Wednesday, October 10, 2012

Domestic Violence Awareness Month Day 10

Today I am blogging for World Mental Health Day. It is also Day 10 of Domestic Violence Awareness Month.

Remember if you or know someone in need of help and resources, call 1-800-799-7233,  1.800.787.3224 (TTY) or visit the website www.safe4all.org.


Judging from the feedback I have been receiving from this blog and facebook page, I am thrilled to know this message is getting out there. I will attempt to answer any questions you may have, or be an "ear" should you need someone to "talk" to. All I ask in return, that you keep sharing this blog and facebook page with others as you never know the life (lives) it saves. http://www.facebook.com/DomesticVIolenceAffectsEvery1

The most popular question so far has been, why are you so passionate?

Short answer: 

Besides feeling fortunate that I lived to tell about my experience, I feel I did so I can tell my story so others aren't feeling alone or ashamed. Feelings that were real and how I was made to feel by those I reached out to for help. I also created the page and blog to allow others in an abusive situation know there is help out there, need not to feel alone, and how sharing one's story helps in healing the hurt.

When I first tried to leave my abuser, the first people I turned to were my family. Namely my mother and sister. We had been dubbed The "Three Musketeers" as we bonded over our love for the New York Mets, baseball team. I found the doors locked. Their response to me was that I had "made your bed, now lie in it." 

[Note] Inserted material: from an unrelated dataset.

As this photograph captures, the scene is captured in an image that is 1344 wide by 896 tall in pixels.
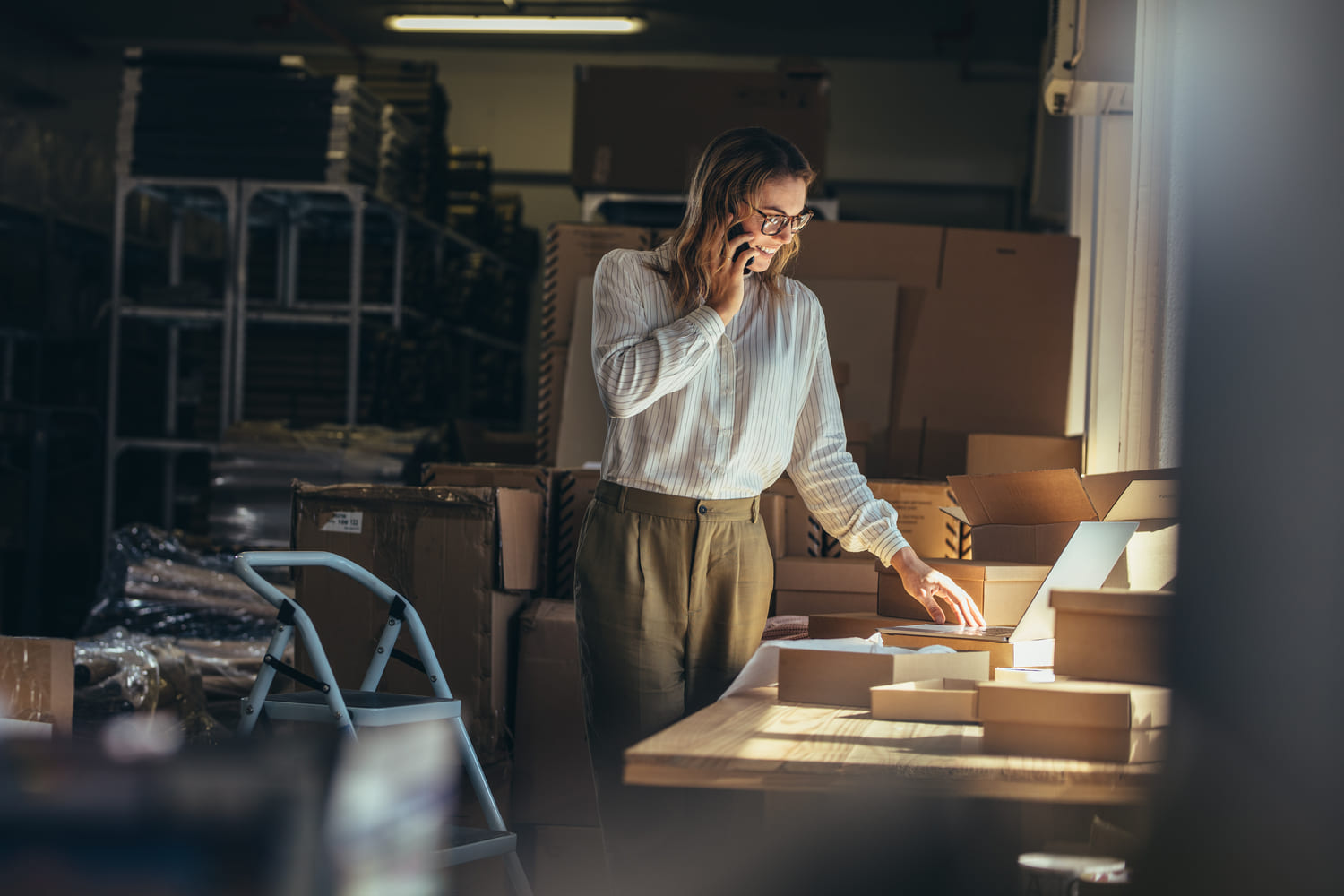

Granted I was 19 years and a grown woman, I should have been able to sustain myself, but the truth is that I couldn't. Or maybe I was disempowerd not to be able to. My mother and my sister were equally abusive in their own ways that presented themselves in the man I married. While my sister was physically abusive, my mother permitted it to continue despite my cries. My mother was emotionally and financially abusive. Any money I earned from part jobs had to be turned over to her despite her receiving child support and earnings of her own. She always called me lazy  and said I "could do better." Mind you, I was already publishing articles and winning essay contests well before I graduated high school.

I was not encouraged or supported to see my goals and ambitions of becoming a journalist by this woman who I feel should have been. It was only natural that I would marry a man who was equally, if not more abusive. He succeeded in isolating me from my family and much of the outside world too. For instance, when our youngest son died of Sudden Infant Death Syndrome (http://sids.org/) 
I was not allowed to attend a support group for newly bereaved parents. Yet he demanded I return back to work in two weeks as we needed to pay the rent and put food on the table.

Years later I have become much more empowered to know the life I was living is not the one I wanted to continue living in. I have taken steps to travel the path these people put me on. I do no regret these experiences as they have opened my eyes and ears to the plights others have.Some die without ever being able to get out, while others live and get out. I was one of the fortunate ones. I may not have visible scars, but I do have emotional ones that from time to time reveal themselves. Instead of hiding or crying about how they look, I share my story with others to let them know they are not alone and there is help available. It's not a one size fits all kind of thing in that is up to you to find what works and stick to it.  But as you travel that path, know that I am here for you.